- Records provided
-*-

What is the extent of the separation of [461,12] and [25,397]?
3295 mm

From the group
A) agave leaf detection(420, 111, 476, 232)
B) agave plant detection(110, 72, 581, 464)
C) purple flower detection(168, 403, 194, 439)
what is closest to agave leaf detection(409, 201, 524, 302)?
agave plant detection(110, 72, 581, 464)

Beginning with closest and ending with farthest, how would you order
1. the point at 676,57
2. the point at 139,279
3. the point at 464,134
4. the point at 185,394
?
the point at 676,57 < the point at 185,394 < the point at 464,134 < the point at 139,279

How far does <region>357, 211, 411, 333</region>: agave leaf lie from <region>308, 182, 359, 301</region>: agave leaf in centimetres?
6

-*-

- Challenge
Reproduce the part of the material that opens with the line containing "From the group" and closes with the line containing "the point at 676,57 <", with "closest" changed to "nearest" wherever it occurs and all other text left as it stands.

- Answer for the task
From the group
A) agave leaf detection(420, 111, 476, 232)
B) agave plant detection(110, 72, 581, 464)
C) purple flower detection(168, 403, 194, 439)
what is nearest to agave leaf detection(409, 201, 524, 302)?
agave plant detection(110, 72, 581, 464)

Beginning with nearest and ending with farthest, how would you order
1. the point at 676,57
2. the point at 139,279
3. the point at 464,134
4. the point at 185,394
?
the point at 676,57 < the point at 185,394 < the point at 464,134 < the point at 139,279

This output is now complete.